Langkah-langkah China, yang dirancang untuk meningkatkan pengembalian investor dan diumumkan pada bulan Maret, telah memicu rebound yang solid di saham; indeks acuan CSI300 naik hampir 17 persen dari posisi terendah lima tahun Februari.
Mereka juga telah menarik perbandingan dengan dorongan Bursa Efek Tokyo untuk efisiensi modal yang mendorong Nikkei ke rekor tertinggi.
Tetapi reli gaya Jepang tidak mungkin karena reformasi China telah bertemu dengan skeptisisme dari manajer dana, yang mengatakan itu lebih tentang menyelamatkan pasar daripada meningkatkan tata kelola perusahaan.
Perusahaan-perusahaan yang dikendalikan pemerintah, yang menyumbang sekitar 30 persen dari kapitalisasi pasar di China dan Hong Kong, berada di bawah cengkeraman ketat Partai Komunis China yang berkuasa, yang dapat meningkatkan masalah konflik kepentingan dengan pemegang saham non-negara.
Di Jepang, perusahaan telah mulai melepaskan kepemilikan saham strategis sebagai bagian dari reformasi yang sedang berlangsung agar lebih berorientasi pasar.
Mengembalikan uang telah menyentuh akord dengan investor yang “telah menyerukan dividen bumper dan lebih banyak pembelian kembali”, kata Yang Tingwu, manajer dana di Tongheng Investment.
Namun, “perusahaan-perusahaan China memiliki jalan panjang dalam hal tata kelola perusahaan”, tambahnya.

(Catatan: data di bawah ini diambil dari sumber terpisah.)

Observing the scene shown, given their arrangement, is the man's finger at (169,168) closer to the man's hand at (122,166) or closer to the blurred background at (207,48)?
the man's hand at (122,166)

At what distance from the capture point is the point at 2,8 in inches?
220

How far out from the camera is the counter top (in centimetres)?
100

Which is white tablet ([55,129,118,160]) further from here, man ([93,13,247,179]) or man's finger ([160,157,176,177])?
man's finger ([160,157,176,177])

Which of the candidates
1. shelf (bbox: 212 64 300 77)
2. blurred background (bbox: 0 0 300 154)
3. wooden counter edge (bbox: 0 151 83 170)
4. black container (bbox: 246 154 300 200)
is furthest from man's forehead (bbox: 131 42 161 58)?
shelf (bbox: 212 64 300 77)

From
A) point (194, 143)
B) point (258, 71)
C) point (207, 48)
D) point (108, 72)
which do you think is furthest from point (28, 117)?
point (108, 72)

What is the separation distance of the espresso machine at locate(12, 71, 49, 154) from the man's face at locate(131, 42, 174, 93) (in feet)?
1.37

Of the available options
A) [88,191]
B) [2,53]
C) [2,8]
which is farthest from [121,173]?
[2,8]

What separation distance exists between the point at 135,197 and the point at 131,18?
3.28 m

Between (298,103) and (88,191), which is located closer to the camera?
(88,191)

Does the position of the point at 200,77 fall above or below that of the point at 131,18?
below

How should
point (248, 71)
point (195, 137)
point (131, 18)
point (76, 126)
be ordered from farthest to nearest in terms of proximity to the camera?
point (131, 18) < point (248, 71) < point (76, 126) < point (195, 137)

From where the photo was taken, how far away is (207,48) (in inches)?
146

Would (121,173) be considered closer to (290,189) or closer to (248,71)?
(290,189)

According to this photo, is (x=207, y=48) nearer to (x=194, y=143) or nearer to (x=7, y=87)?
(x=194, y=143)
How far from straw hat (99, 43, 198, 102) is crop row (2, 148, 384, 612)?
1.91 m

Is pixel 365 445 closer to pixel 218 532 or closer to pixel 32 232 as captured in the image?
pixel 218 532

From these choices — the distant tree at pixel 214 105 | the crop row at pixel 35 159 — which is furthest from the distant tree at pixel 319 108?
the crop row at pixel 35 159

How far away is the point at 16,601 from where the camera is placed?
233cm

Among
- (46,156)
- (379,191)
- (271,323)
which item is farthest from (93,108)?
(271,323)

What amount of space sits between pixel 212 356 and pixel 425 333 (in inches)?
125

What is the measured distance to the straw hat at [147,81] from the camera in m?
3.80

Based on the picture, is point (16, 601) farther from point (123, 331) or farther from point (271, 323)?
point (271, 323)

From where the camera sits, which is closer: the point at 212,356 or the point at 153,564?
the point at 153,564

Di bawah regulator sekuritas top China Wu Qing, perusahaan yang terdaftar ditekan untuk terlibat lebih banyak dengan investor dan meningkatkan pengembalian.
Ini meniru reformasi perusahaan Jepang dan program “Value Up” Korea Selatan, kata John Pinkel, mitra hedge fund Indus Capital yang berbasis di New York, yang baru-baru ini menambahkan eksposur China.

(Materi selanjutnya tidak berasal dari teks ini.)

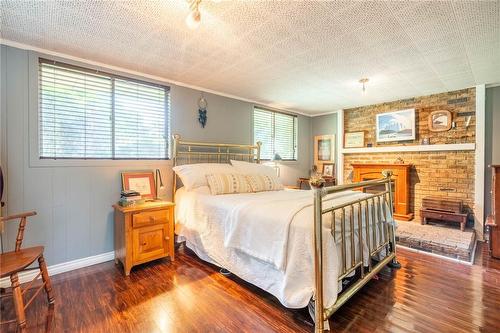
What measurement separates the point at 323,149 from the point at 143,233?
4.34 metres

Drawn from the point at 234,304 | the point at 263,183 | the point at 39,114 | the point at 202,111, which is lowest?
the point at 234,304

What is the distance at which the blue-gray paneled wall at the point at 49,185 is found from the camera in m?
2.31

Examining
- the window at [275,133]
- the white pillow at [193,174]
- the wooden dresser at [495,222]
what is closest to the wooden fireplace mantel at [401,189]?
the wooden dresser at [495,222]

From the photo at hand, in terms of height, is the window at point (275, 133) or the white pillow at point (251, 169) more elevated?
the window at point (275, 133)

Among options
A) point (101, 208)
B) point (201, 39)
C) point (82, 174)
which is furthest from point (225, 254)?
point (201, 39)

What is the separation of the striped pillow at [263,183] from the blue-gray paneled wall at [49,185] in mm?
1181

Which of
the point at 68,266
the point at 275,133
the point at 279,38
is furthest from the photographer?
the point at 275,133

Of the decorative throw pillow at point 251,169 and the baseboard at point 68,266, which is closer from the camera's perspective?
the baseboard at point 68,266

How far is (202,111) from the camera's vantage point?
3748 mm

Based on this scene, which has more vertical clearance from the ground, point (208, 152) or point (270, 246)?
point (208, 152)

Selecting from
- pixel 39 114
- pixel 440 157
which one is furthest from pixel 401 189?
pixel 39 114

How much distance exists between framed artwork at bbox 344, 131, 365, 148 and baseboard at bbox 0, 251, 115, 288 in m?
4.75

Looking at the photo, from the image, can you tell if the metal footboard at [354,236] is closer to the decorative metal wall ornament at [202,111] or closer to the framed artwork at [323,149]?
the decorative metal wall ornament at [202,111]

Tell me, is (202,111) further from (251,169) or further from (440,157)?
(440,157)
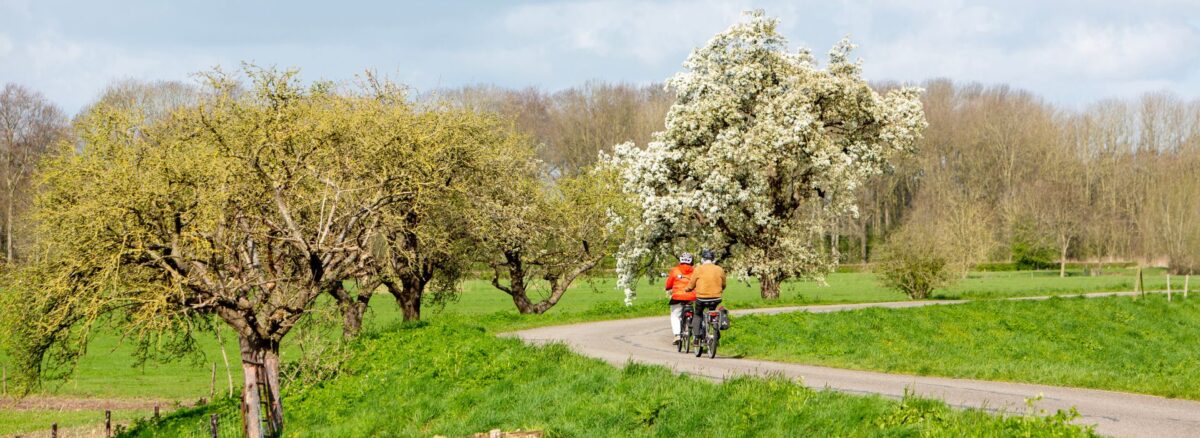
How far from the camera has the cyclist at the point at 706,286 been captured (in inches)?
817

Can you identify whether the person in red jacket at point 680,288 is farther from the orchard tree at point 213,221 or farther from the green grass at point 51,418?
the green grass at point 51,418

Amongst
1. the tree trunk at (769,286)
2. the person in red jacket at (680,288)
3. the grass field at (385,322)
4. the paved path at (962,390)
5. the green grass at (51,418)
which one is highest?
the person in red jacket at (680,288)

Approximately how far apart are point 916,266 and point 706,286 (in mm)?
30491

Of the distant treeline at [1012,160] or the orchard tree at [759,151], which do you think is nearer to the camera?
the orchard tree at [759,151]

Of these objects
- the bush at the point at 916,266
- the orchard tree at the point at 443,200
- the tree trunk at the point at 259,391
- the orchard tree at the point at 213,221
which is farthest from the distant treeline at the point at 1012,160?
the tree trunk at the point at 259,391

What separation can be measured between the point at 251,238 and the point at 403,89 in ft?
35.9

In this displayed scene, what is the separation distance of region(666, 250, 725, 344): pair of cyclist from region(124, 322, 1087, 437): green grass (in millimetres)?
3044

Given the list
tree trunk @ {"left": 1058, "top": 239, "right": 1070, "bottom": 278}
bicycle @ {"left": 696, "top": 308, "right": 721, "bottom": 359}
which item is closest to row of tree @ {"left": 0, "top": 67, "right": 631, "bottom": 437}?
bicycle @ {"left": 696, "top": 308, "right": 721, "bottom": 359}

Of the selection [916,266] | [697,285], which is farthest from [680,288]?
[916,266]

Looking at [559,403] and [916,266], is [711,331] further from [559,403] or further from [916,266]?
[916,266]

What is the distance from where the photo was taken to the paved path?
41.0 ft

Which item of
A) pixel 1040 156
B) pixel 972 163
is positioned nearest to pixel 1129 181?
pixel 1040 156

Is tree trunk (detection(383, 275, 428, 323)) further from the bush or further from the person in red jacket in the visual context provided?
the bush

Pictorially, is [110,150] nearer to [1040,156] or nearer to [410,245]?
[410,245]
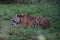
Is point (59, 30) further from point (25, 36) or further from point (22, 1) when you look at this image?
point (22, 1)

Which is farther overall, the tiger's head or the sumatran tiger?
the tiger's head

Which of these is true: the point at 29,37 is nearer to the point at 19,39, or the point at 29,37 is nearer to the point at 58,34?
the point at 19,39

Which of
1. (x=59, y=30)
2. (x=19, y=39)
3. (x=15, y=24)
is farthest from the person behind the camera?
(x=15, y=24)

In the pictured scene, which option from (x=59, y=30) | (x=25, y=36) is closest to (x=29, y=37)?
(x=25, y=36)

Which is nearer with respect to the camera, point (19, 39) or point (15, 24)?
point (19, 39)

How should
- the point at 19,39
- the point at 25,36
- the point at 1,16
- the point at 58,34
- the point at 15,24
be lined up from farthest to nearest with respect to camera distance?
the point at 1,16
the point at 15,24
the point at 58,34
the point at 25,36
the point at 19,39

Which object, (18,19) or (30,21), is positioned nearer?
(30,21)

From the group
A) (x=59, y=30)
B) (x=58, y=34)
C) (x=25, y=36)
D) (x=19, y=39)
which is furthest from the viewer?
(x=59, y=30)

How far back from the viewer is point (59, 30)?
24.7 ft

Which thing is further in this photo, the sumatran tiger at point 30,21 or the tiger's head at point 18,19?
the tiger's head at point 18,19

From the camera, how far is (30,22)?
816 centimetres

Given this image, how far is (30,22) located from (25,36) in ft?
5.70

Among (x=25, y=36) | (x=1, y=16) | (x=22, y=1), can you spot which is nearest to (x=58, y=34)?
(x=25, y=36)

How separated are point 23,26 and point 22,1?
24.6ft
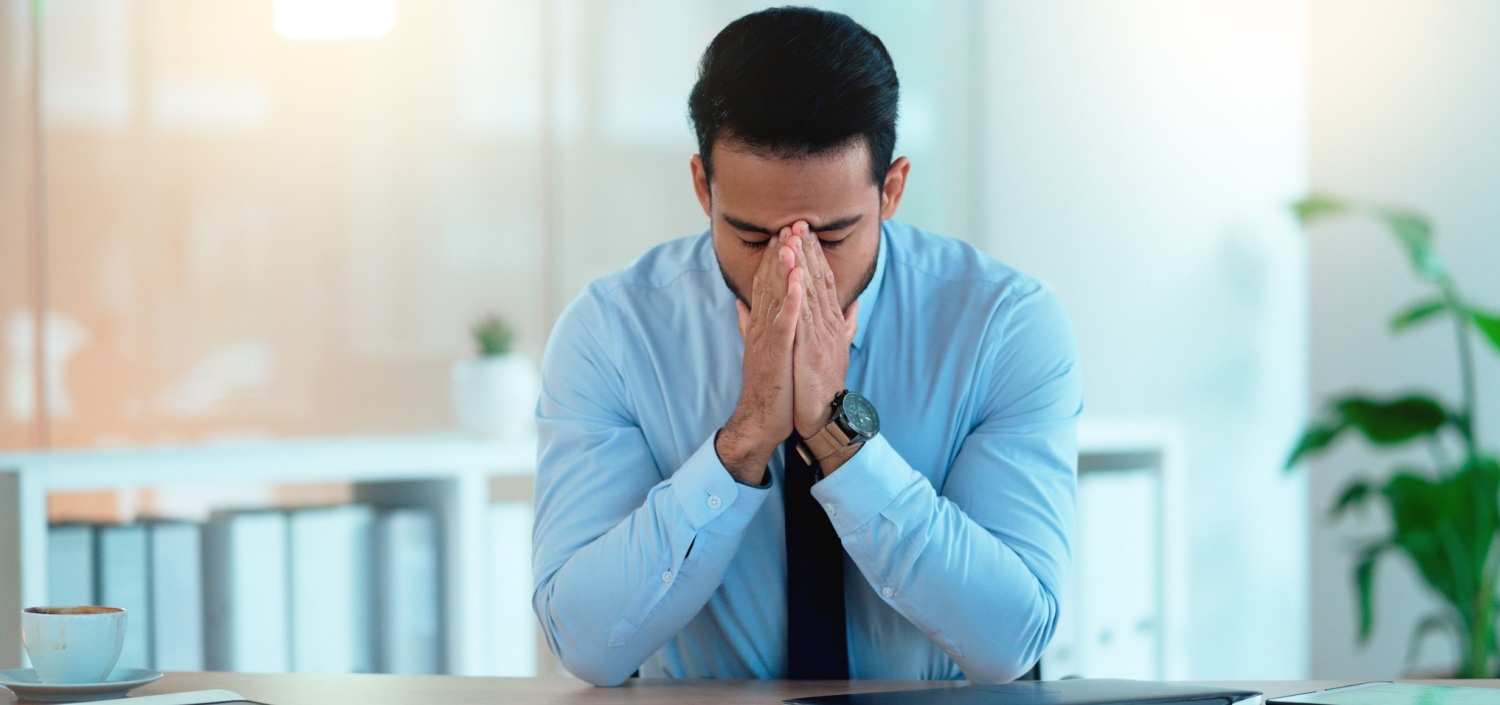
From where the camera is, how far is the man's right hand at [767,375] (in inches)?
55.7

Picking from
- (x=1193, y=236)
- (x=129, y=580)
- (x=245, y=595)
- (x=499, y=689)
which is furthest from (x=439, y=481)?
(x=1193, y=236)

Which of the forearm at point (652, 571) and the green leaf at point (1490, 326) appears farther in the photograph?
the green leaf at point (1490, 326)

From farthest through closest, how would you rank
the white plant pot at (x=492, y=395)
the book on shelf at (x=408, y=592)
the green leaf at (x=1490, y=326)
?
1. the green leaf at (x=1490, y=326)
2. the white plant pot at (x=492, y=395)
3. the book on shelf at (x=408, y=592)

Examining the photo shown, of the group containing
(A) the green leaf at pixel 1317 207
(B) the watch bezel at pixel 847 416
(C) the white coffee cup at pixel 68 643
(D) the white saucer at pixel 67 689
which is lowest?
(D) the white saucer at pixel 67 689

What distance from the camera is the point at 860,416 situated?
143cm

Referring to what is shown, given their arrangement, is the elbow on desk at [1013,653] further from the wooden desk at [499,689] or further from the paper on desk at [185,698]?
the paper on desk at [185,698]

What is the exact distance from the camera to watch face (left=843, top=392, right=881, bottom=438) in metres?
1.41

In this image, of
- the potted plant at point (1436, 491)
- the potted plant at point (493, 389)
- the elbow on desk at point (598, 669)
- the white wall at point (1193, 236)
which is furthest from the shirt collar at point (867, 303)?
the potted plant at point (1436, 491)

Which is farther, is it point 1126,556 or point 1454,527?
point 1454,527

“Penyebut umum dari posisi ini: mereka semua memiliki posisi kas besar, membeli kembali saham atau meningkatkan dividen, dan kami menyukai model bisnis mereka,” katanya.
Kampanye China telah melihat banyak perusahaan memutar lengan untuk membayar dividen.
Jason Hsu, ketua dan kepala investasi Rayliant Global Advisors, mengatakan bahwa perusahaan-perusahaan Jepang merespons dengan baik terhadap tongkat, dan strategi yang sama bekerja di China, di mana regulator berharap untuk melindungi investor ritel.
Jilin Expressway dan Fangda Special Steel Technlogy, misalnya, tidak berniat membayar dividen, tetapi mengubah rencana untuk mengembalikan uang kepada investor setelah ditanyai oleh Bursa Efek Shanghai.
Selain itu, perusahaan termasuk Chongqing DIMA Industry, SafBon Water Service dan Infund Holding bergegas untuk mengungkap rencana pembelian kembali saham setelah peringatan oleh bursa saham bahwa mereka dapat dihapus dari daftar jika harga saham mereka diperdagangkan pada tingkat yang terus-menerus rendah.
Yang pasti, kekhawatiran tetap ada, terutama atas perusahaan milik negara, yang ditugaskan dengan tanggung jawab sosial sering bertentangan dengan kepentingan pemegang saham.
Dan sementara kebangkitan pasar saham Jepang dibantu oleh arus masuk asing, China masih menghadapi hambatan geopolitik dan manajer dana global tetap gugup.
“Ketika datang ke perusahaan China, sebagai investor minoritas Barat, Anda bukan prioritas utama,” kata Sunil Krishnan, kepala dana multi-aset di Aviva Investors di London.
“Itu hanya faktor struktural yang harus diakui dan diterima oleh investor Barat,” kata Krishnan. Namun, karena harga pasar sedang berlangsung, investor telah mengantongi keuntungan.
“Cara saya melihat tata kelola China adalah ya, masih ada jalan panjang bagi China untuk memperbaiki dan mereka berusaha memperbaikinya,” kata Chi Lo, ahli strategi pasar senior di BNP Paribas Asset Management.